今日の月は満月が少し欠けている。けれど放つ灯りは充分。目の前がよく見える。
「(居ない…か)」
あの大きい人外、輝く雷霆、あれが忘れられずそして気になってこの川によくふらっと来る。
運が良ければまたあの男に会えるだろうか。神在…確か、そう。会ったら聞きたいことが沢山ある。勿論礼も言わなければならないし。
僅かな会えたらいいなという願望を抱いて立ち寄るが今日も居ない。人の気配なし。
「……」
望むと会えない隠しキャラか何かなんだろうか。
『……ァ、ァァ…』
声─────!
直ぐに構えるが違和感がある。
なんだこの違和感は。人外の筈なのに人の気配がする。
『タ、たス…』『ィた…』『もぇ…ル』
呻きとも言葉ともつかぬ言葉が木霊する。その持ち主はすぐに光に照らされて特定出来た。
「……は」
なんだ、これは。
最初に浮かんだ言葉がそうだった。
「………なに、なん、だ」
揺らぐ。
相手は人外。悪だ。絶対的な悪だ。でも目の前にいるのは─────
「ッ……」
人間だ
黒い液体のようなものに包まれた人間。黒い液体は人体の骨や内蔵を蝕んでいるのか変な匂いがする。鼻がひん曲がりそうだ。

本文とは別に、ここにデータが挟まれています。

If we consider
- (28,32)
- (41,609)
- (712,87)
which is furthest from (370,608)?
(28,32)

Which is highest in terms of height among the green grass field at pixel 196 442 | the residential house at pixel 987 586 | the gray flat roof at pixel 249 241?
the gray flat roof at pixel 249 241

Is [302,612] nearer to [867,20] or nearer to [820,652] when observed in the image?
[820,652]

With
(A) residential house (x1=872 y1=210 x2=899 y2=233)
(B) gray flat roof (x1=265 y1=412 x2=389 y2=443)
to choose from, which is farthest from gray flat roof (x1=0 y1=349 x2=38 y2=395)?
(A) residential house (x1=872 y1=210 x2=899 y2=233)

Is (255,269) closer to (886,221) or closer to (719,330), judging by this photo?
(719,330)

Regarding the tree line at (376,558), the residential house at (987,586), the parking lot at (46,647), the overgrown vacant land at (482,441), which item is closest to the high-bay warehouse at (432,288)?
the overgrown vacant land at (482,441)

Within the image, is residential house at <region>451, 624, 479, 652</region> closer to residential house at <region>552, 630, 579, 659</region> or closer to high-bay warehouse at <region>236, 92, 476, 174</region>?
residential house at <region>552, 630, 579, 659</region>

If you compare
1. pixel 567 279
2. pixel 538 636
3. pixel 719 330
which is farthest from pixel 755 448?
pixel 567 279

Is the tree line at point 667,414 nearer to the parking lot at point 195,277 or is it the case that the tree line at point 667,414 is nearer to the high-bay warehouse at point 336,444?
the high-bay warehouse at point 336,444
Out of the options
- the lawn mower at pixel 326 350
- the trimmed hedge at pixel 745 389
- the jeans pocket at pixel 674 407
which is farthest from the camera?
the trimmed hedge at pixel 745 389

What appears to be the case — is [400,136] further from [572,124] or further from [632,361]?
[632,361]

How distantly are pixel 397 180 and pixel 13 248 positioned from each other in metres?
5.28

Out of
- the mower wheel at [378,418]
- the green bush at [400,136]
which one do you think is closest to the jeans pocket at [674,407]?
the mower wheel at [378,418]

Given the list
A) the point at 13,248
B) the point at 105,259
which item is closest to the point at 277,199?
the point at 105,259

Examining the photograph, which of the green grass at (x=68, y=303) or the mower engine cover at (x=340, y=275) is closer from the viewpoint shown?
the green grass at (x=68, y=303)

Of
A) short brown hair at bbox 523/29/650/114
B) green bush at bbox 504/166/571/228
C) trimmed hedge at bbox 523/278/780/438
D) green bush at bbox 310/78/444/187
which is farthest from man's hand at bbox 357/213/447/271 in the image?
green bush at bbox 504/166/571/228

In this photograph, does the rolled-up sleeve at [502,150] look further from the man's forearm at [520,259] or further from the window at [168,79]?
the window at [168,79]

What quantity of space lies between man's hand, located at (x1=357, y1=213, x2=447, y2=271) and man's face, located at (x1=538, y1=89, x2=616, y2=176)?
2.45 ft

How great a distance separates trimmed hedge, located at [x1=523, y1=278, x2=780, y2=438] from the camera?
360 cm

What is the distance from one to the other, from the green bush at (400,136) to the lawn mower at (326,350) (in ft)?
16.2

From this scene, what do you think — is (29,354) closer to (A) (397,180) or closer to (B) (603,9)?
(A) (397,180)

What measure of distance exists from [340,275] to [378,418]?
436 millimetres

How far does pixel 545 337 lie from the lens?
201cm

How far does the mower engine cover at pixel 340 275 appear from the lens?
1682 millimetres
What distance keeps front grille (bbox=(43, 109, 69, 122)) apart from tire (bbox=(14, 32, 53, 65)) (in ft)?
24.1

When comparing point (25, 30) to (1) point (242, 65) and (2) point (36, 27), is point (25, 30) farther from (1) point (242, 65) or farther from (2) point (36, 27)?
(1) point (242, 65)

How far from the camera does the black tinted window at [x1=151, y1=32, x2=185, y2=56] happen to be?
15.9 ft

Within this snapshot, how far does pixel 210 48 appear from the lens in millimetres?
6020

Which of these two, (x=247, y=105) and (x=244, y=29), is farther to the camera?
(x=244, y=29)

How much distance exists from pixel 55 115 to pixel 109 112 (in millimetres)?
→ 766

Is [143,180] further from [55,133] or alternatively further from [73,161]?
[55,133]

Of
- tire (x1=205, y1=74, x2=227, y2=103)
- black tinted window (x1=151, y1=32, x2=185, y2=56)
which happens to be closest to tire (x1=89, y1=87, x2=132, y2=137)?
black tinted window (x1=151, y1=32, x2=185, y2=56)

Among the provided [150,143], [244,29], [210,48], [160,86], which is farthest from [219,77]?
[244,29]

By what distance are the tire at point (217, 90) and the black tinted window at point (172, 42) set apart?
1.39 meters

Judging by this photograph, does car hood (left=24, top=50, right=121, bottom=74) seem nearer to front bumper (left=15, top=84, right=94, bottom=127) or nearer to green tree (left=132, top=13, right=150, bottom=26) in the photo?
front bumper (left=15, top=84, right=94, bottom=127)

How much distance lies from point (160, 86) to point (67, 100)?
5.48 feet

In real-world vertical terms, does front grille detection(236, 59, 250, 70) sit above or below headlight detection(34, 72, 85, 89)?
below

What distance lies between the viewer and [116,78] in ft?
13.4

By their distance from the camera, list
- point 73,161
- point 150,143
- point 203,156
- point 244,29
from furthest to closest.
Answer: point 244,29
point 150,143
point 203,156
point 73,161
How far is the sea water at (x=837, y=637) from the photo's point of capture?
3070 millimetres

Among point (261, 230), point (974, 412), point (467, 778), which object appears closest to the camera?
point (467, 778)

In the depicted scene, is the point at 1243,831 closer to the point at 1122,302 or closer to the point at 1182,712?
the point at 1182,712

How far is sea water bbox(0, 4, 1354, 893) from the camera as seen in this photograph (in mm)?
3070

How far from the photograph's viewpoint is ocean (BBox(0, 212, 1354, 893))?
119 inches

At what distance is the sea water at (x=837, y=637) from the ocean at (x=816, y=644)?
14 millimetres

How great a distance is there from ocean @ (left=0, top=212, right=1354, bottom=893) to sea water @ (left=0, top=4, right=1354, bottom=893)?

助けを求めるように此方に出される手により意思があると確信する。
そのように歩く様はまさにゾンビ、趣味の悪いゾンビだ。
「(なんだ、どういうことだ)」
相手は人間?人外?分からない。
手が震える。相手を斬り捨てたとしてそれは殺人じゃないか。
殺人?やらなきゃいけないのか、でも……
『ァァ………ァ…AAAAAAAAAAーーーーーッ!いたいいたいいたいいたいたたたたたァーーッッ』
突然狂ったように奇声をあげるが苦しんでること、助けを求めていることは分かる。
「……ッぐ」
胃から込み上げる何かを必死に堪える。
殺人。救済。殺人。救済、その言葉がずっとぐるぐる頭を回る。
病院なら術があるだろうか。でも時間を掛けすぎたら人間は、どうなる?となると斬り捨てた方が良いのか、これ以上の苦痛を、与えては…
『ァァァァァァーーーーーッ!!!!』
耳を劈く奇声と共に放たれる火玉。魔法も使える、のか。
はっとして避けたものの頬を掠めた。けど痛くない。単にこんな状況だから感じないのかそれとも、相手に意思があるから上手くできないのか。
構え直すものの攻撃に転じれない。
どう、どうすればいい。相手の動きはとろいし当たることはまずない。
出来れば救いたい。でもその術を知らない。考える時間はない。
どうにかしたい。どうにか、どうにか…!
「甘いんだよ、永夜の坊。」
その言葉と共に1つの光が腹を貫いた。